_Selected excerpt:_
INFO

Used for mining frequent itemsets in transactional datasets.
An alternative to the Apriori algorithm that eliminates candidate generation.
Utilizes a data structure called the Frequent Pattern Tree (FP-Tree) to compress transactions and reduce the search space.

  • Developed by: Han et al. (2000)
  • Core Principle: Common prefixes in transactions are aggregated to build a compact tree
  • Search Strategy: Recursive mining of conditional pattern bases

Workflow

  1. Frequent Pattern Tree (FP-Tree) Construction
    • Scan the dataset twice to count item frequencies
    • Build a hierarchical tree structure by inserting transactions in frequency order
  2. Frequent Pattern Mining
    • Traverse the tree recursively
    • Identify conditional pattern bases
    • Generate frequent itemset without candidate generation
  3. Rule Derivation (Optional)

_Information provided:_
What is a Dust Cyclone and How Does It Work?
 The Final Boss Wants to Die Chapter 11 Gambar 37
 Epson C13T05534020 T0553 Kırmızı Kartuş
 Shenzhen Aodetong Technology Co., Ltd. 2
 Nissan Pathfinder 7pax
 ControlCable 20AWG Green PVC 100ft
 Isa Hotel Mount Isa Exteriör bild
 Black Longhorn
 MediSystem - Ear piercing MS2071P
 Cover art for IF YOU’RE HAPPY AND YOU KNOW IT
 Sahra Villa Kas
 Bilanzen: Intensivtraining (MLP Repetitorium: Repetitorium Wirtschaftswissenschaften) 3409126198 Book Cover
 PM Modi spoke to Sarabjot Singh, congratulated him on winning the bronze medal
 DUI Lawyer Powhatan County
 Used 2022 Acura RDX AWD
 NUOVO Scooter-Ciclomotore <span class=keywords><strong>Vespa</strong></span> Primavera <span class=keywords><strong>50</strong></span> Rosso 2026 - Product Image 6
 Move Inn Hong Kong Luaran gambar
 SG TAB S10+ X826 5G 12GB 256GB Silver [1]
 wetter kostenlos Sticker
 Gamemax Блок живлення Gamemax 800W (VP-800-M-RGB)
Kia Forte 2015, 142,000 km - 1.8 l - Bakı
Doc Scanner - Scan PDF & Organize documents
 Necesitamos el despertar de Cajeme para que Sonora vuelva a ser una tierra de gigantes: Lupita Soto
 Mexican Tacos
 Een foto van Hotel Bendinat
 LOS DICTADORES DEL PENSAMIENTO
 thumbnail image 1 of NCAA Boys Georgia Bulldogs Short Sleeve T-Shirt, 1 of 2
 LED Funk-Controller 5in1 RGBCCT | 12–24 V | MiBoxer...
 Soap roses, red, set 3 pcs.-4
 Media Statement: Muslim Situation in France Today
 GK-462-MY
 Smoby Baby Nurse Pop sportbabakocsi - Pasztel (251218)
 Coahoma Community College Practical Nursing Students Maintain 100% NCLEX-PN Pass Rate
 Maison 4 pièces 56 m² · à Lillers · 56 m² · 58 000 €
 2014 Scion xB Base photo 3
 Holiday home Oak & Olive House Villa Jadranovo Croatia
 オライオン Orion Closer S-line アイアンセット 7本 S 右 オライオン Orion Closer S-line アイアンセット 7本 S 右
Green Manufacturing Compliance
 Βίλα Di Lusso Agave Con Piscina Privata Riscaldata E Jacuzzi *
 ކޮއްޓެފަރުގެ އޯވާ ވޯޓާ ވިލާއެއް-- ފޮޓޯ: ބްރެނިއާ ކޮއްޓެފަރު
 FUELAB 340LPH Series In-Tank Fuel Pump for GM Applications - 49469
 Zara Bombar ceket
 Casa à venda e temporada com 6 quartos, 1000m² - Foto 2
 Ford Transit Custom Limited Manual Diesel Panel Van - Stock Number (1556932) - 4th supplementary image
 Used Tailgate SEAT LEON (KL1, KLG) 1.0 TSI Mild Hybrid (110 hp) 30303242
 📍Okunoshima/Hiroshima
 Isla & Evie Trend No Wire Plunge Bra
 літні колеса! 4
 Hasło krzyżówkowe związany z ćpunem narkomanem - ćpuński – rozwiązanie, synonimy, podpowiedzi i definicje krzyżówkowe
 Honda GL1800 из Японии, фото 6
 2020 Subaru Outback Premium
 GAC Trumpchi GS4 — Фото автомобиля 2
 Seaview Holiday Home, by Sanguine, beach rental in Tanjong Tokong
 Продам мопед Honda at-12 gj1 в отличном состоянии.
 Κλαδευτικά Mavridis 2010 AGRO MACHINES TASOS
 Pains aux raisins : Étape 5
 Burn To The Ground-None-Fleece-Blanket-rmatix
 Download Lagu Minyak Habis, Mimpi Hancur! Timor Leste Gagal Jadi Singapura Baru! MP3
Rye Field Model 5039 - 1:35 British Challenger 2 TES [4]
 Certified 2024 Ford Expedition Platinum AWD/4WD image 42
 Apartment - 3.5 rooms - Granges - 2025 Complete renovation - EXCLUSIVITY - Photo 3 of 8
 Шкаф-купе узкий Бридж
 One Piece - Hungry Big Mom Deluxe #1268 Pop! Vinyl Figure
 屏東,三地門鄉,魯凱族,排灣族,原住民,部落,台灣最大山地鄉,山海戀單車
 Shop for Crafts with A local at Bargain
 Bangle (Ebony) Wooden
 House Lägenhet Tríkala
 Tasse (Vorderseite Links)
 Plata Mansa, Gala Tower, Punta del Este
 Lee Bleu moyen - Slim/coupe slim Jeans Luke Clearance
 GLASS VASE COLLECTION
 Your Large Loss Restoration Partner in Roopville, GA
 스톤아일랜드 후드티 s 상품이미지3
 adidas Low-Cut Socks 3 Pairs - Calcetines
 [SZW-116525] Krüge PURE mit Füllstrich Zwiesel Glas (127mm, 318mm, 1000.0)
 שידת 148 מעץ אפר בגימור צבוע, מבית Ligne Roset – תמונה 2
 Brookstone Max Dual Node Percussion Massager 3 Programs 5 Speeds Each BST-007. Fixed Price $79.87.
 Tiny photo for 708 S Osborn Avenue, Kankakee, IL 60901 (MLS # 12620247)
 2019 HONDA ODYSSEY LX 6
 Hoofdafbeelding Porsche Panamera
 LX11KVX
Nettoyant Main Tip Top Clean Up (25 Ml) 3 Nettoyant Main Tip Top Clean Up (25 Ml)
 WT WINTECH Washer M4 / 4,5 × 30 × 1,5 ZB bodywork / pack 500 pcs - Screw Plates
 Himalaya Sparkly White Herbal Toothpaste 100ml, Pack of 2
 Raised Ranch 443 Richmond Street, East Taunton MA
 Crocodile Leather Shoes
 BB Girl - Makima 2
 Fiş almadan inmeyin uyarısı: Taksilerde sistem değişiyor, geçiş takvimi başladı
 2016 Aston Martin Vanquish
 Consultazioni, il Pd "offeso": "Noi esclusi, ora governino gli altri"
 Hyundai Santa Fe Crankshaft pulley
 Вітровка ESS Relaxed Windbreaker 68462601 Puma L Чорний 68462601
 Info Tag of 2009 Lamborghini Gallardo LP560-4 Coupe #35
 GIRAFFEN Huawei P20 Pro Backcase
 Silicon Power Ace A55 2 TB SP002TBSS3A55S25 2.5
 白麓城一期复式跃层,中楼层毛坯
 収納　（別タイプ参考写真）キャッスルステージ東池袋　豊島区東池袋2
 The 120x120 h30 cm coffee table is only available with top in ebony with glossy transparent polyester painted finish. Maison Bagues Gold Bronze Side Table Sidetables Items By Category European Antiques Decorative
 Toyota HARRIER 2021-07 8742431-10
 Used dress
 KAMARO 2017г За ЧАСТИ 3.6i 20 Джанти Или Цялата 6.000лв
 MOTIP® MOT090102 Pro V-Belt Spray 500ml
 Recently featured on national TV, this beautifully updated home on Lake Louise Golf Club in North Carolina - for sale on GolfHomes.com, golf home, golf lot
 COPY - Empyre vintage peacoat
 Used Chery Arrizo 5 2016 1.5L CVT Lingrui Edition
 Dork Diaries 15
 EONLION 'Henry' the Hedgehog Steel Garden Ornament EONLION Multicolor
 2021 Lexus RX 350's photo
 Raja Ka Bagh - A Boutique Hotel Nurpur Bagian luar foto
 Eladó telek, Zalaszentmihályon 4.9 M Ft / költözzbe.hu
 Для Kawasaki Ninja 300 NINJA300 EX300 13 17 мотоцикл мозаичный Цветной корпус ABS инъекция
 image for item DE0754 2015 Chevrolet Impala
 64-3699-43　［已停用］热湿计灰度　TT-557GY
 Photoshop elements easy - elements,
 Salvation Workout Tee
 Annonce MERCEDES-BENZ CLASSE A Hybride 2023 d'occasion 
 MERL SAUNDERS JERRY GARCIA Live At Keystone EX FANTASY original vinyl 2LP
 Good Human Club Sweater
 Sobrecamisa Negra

_Exercise aim:_
Using the FP-Tree text above, decide whether each statement agrees with it. Answer yes or no for each, and quote the deciding words of the text.
(a) The method was developed by Han et al. in 2000.
(b) Like Apriori, the method depends on generating candidates.
(c) Rule derivation is a required step of the workflow.

_Answer for this exercise:_
(a) Yes: "Developed by: Han et al. (2000)"
(b) No: "An alternative to the Apriori algorithm that eliminates candidate generation."
(c) No: "Rule Derivation (Optional)"